England: Jury clears ‘Colston Four’ of criminal damage
Anti-racism campaigners have celebrated a jury’s decision to find protestors who toppled a statue of a slave trader in Bristol not guilty of criminal damage.
Jake Skuse 33, Rhian Graham, 30, Milo Ponsford, 26, and Sage Willoughby, 22, admitted participating in toppling the statue and throwing it in the River Avon during the 2020 Black Lives Matter protest.
The defence had urged jurors to “be on the right side of history”, arguing that the statue, which had stood for 125 years, was so indecent that it constituted a crime.
The so-called “Colston Four” were found not guilty by an 11-to-one majority at Bristol Crown Court yesterday afternoon.
“This verdict is a milestone in the journey that Bristol and Britain are on to come to terms with the totality of our history,” said David Olusoga, the broadcaster and historian of the slave trade, who gave evidence in the trial.
He said: “For 300 years Edward Colston was remembered as a philanthropist, his role in the slave trade and his many thousands of victims were airbrushed out of the story. The toppling of the statue and the passionate defence made in court by the Colston Four makes that deliberate policy of historical myopia now an impossibility.”
Clive Lewis, the Labour MP, said: “A British jury has confirmed the toppling of Edwards Colston’s statue was not a criminal act. The real crime was the fact the statue was still there when protesters pulled it down.

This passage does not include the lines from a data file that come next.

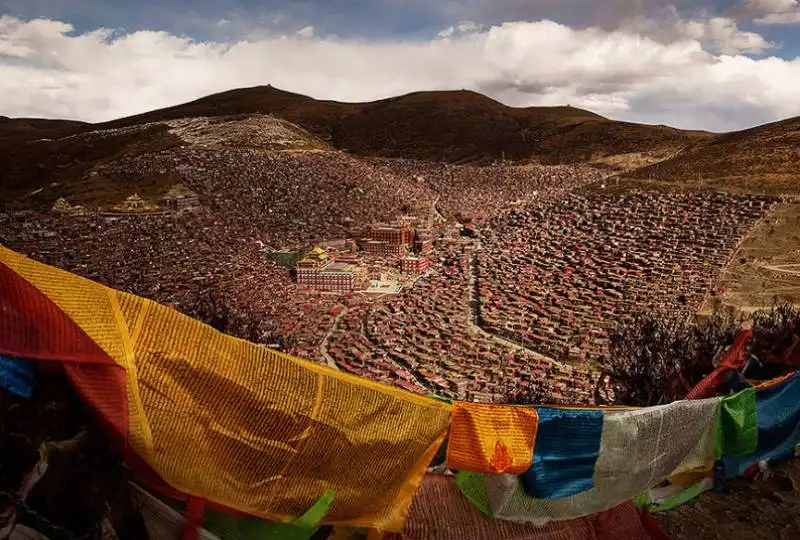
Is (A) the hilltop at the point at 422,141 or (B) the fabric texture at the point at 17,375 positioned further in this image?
(A) the hilltop at the point at 422,141

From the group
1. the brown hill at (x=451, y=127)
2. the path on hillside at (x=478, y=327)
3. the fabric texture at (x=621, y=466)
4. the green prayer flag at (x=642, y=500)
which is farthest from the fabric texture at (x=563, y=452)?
the brown hill at (x=451, y=127)

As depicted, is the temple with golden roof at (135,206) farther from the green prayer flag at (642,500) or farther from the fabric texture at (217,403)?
the fabric texture at (217,403)

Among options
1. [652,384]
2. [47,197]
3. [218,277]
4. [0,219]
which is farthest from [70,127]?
[652,384]

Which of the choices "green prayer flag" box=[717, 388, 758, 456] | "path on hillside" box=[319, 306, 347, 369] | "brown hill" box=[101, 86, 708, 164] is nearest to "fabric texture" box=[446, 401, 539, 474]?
"green prayer flag" box=[717, 388, 758, 456]

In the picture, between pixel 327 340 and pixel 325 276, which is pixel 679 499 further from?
pixel 325 276

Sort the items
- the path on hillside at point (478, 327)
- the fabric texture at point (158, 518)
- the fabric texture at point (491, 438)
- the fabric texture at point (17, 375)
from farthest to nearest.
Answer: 1. the path on hillside at point (478, 327)
2. the fabric texture at point (491, 438)
3. the fabric texture at point (158, 518)
4. the fabric texture at point (17, 375)

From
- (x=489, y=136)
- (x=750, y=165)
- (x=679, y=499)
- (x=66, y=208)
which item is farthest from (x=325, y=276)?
(x=489, y=136)
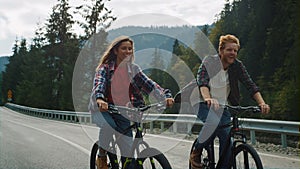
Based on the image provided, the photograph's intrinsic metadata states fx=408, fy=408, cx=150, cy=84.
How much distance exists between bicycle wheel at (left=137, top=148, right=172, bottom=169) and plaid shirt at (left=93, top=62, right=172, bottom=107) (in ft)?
2.12

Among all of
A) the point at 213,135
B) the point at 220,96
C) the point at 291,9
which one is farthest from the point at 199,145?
the point at 291,9

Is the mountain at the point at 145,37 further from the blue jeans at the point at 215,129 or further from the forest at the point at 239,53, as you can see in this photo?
the forest at the point at 239,53

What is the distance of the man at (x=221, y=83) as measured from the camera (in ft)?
13.8

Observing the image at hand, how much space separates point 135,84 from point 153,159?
97 centimetres

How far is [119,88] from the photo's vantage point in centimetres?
419

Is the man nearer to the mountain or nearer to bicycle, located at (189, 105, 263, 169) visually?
bicycle, located at (189, 105, 263, 169)

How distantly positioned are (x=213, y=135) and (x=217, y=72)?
66 cm

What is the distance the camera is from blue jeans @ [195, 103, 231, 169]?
4.14m

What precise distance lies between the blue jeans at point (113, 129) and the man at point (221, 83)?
84cm

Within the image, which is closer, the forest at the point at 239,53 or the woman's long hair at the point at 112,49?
the woman's long hair at the point at 112,49

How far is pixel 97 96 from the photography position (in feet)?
12.5

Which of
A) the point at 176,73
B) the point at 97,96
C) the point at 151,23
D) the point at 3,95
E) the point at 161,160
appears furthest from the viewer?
the point at 3,95

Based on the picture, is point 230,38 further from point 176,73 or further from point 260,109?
point 176,73

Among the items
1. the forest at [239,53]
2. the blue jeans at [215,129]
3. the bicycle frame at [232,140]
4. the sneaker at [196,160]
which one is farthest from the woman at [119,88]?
the forest at [239,53]
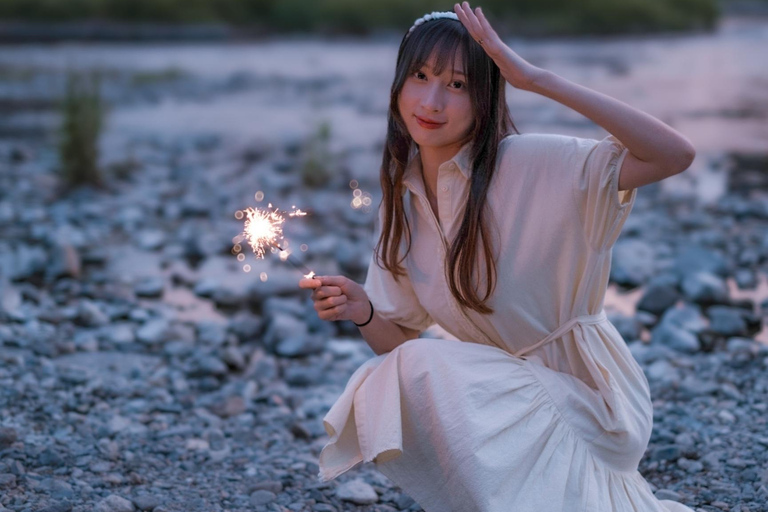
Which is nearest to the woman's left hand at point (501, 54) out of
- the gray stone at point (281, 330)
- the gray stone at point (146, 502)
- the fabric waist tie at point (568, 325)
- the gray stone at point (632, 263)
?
the fabric waist tie at point (568, 325)

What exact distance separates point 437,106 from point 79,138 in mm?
5297

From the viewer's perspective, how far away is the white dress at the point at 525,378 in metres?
2.16

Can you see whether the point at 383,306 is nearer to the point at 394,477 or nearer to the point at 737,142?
the point at 394,477

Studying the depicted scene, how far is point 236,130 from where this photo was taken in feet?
33.2

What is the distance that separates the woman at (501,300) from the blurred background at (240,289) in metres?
0.62

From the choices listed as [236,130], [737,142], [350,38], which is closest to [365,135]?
[236,130]

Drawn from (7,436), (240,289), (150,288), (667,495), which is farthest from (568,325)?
(150,288)

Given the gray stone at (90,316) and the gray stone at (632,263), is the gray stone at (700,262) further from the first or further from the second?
the gray stone at (90,316)

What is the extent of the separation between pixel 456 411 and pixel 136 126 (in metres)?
8.88

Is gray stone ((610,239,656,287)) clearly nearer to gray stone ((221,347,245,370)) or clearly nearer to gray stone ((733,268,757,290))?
gray stone ((733,268,757,290))

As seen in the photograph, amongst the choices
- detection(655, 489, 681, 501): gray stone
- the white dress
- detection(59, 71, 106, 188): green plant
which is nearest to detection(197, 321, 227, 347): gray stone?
the white dress

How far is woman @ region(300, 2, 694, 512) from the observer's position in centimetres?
215

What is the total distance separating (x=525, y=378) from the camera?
7.52 feet

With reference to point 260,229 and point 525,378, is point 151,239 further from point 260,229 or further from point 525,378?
point 525,378
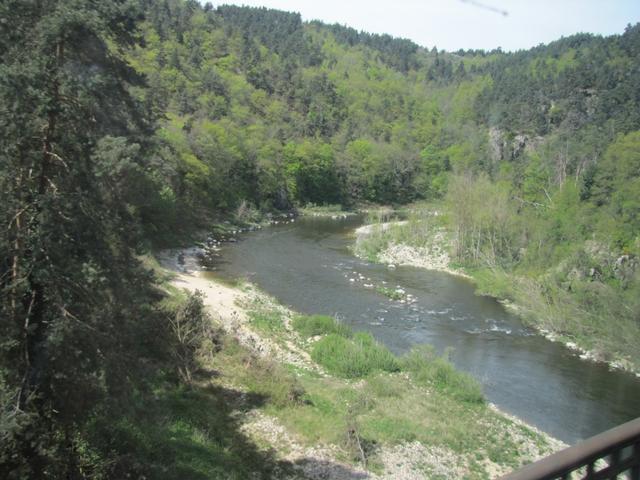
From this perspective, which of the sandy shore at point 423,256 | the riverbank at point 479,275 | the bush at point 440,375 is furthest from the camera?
the sandy shore at point 423,256

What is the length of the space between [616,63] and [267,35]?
255 feet

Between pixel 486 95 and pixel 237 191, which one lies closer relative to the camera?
pixel 237 191

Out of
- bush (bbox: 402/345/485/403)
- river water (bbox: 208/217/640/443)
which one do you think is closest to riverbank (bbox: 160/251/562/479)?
bush (bbox: 402/345/485/403)

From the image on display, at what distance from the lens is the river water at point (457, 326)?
1805cm

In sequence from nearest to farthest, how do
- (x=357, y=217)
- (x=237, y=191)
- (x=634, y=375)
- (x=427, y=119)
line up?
(x=634, y=375)
(x=237, y=191)
(x=357, y=217)
(x=427, y=119)

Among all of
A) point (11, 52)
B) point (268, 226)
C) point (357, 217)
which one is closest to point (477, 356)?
point (11, 52)

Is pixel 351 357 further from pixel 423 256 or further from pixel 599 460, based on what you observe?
pixel 423 256

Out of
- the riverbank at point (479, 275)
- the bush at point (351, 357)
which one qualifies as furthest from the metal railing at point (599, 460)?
the riverbank at point (479, 275)

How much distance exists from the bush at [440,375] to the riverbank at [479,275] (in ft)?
26.6

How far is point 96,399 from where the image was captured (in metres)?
7.30

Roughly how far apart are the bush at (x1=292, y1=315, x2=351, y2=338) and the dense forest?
6.03 metres

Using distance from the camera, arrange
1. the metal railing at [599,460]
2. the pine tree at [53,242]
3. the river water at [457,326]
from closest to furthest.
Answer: the metal railing at [599,460] → the pine tree at [53,242] → the river water at [457,326]

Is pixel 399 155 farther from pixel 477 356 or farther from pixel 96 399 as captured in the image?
pixel 96 399

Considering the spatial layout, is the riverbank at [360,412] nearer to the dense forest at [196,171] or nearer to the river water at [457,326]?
the river water at [457,326]
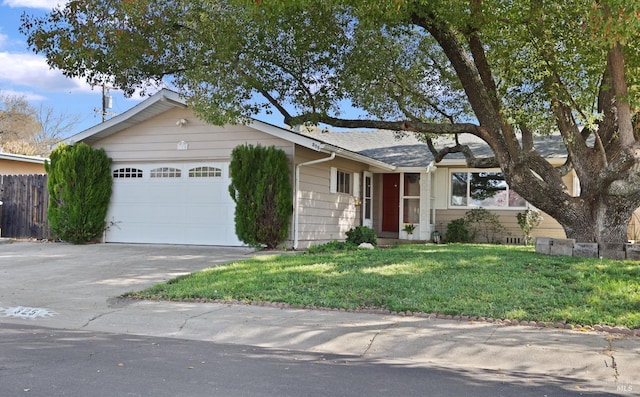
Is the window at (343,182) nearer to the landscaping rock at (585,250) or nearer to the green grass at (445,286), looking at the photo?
A: the green grass at (445,286)

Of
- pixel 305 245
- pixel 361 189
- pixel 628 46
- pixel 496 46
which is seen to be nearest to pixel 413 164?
pixel 361 189

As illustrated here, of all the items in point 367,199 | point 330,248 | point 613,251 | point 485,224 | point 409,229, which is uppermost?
point 367,199

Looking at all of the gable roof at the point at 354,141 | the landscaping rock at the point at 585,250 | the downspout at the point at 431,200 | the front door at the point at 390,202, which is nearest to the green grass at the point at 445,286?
the landscaping rock at the point at 585,250

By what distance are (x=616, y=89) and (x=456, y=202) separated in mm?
9661

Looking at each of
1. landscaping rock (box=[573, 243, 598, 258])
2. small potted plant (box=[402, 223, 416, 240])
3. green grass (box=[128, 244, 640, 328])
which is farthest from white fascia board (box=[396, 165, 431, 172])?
landscaping rock (box=[573, 243, 598, 258])

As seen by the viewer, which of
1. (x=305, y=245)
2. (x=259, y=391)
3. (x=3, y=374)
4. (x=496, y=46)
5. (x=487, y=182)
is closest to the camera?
(x=259, y=391)

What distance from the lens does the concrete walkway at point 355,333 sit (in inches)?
214

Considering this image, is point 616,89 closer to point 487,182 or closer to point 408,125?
point 408,125

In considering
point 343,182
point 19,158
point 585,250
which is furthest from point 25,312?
point 19,158

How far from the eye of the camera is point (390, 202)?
20.6 metres

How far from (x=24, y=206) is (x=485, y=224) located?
49.1 ft

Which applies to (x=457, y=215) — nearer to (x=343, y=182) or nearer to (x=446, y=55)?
(x=343, y=182)

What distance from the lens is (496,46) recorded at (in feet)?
40.5

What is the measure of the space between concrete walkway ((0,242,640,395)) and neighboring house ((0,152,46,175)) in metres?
14.7
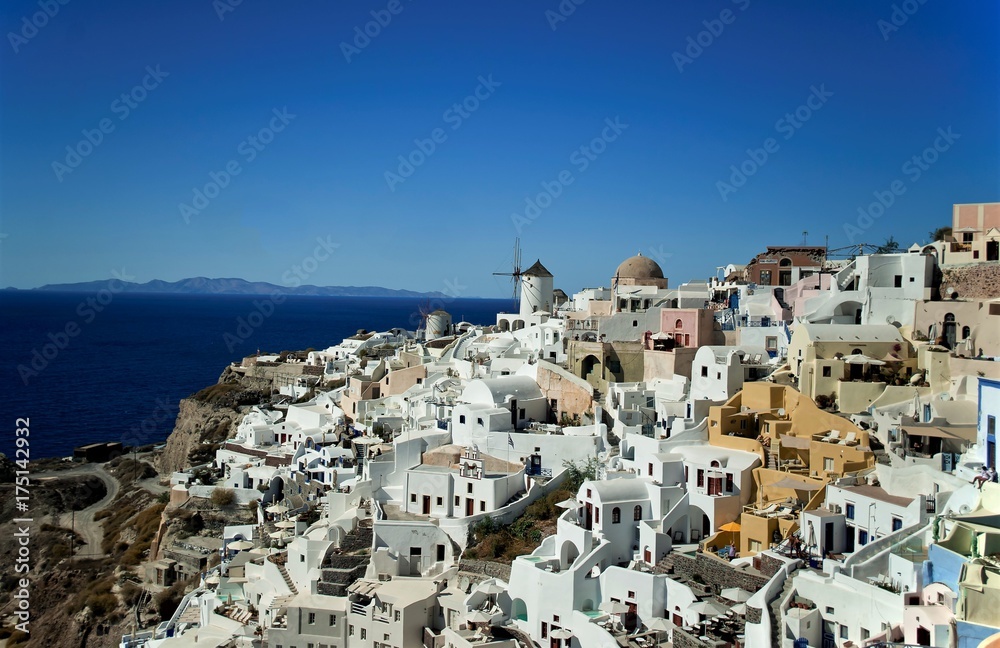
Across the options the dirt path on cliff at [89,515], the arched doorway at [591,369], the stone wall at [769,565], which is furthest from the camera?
the dirt path on cliff at [89,515]

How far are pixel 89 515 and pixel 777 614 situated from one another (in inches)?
1287

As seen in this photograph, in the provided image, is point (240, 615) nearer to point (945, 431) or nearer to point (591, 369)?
point (591, 369)

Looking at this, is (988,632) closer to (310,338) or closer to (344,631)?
(344,631)

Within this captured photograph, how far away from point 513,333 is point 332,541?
17.8 meters

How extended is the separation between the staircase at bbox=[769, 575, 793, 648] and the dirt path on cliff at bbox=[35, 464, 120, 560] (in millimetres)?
26343

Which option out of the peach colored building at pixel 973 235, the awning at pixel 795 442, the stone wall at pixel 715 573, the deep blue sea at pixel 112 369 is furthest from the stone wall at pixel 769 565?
the deep blue sea at pixel 112 369

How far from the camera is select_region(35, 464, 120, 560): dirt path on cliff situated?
3247 centimetres

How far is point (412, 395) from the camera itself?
31.5m

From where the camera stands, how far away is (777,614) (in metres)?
14.1

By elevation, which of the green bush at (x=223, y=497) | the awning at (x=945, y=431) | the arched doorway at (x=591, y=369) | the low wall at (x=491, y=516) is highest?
the arched doorway at (x=591, y=369)

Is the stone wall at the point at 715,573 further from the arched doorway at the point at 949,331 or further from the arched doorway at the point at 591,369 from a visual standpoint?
the arched doorway at the point at 591,369

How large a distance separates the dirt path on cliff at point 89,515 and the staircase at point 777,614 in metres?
26.3

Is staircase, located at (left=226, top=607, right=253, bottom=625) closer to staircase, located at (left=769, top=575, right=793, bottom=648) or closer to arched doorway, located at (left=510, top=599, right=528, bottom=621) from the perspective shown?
arched doorway, located at (left=510, top=599, right=528, bottom=621)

“Today’s verdict makes a compelling case that a majority of the British public want to deal with our colonial and slave trading past, not run away from it. That’s important to understand and I hope it gives political leaders a little more confidence when it comes to challenging the ‘culture war’ our government is currently pursuing.”
Scott Benton, a Conservative MP, said the verdict was an “absolutely appalling decision”, tweeting: “Are we now a nation which ignores violent acts of criminal damage? This sends out completely the wrong message.”
The defendants laughed with relief upon hearing the verdict and emerged from court wearing T-shirts designed by the artist Banksy to raise funds for their legal fight.
“This is a victory for Bristol,” Ms Willoughby said. “This is a victory for racial equality and it’s a victory for anybody who wants to be on the right side of history.”